Rewrite the data below, substituting "timber-paneled wall" for each occurrence of "wood-clad wall" and leaving everything else unchanged. Leave the pictures out of your answer.
Start of Data for this task
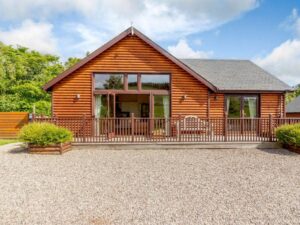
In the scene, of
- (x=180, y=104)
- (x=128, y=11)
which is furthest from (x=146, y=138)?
(x=128, y=11)

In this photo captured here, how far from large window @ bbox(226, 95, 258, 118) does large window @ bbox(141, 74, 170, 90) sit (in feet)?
12.5

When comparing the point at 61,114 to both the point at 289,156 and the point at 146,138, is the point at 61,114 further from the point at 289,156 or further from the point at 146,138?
the point at 289,156

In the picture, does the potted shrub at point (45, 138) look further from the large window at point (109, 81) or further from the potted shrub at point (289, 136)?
the potted shrub at point (289, 136)

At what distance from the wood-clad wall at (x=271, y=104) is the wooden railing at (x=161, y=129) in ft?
10.7

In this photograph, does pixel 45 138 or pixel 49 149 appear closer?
pixel 45 138

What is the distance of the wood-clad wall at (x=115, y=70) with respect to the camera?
13.9 meters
End of Data for this task
## Full response
In the scene, of
- (x=180, y=104)
- (x=128, y=11)
which is furthest from (x=146, y=138)?
(x=128, y=11)

In this photo captured here, how far from large window @ bbox(226, 95, 258, 118) does large window @ bbox(141, 74, 170, 90) sit (in feet)?
12.5

When comparing the point at 61,114 to both the point at 289,156 and the point at 146,138, is the point at 61,114 further from the point at 289,156 or further from the point at 146,138?
the point at 289,156

In the picture, does the potted shrub at point (45, 138) look further from the large window at point (109, 81) or further from the potted shrub at point (289, 136)?
the potted shrub at point (289, 136)

At what distance from the timber-paneled wall at (x=271, y=104) is the wooden railing at (x=161, y=129) in ft?
10.7

In this photograph, does pixel 45 138 or pixel 49 149 appear closer?
pixel 45 138

What is the distance of the timber-paneled wall at (x=115, y=70) with respect to the camera?
13.9 meters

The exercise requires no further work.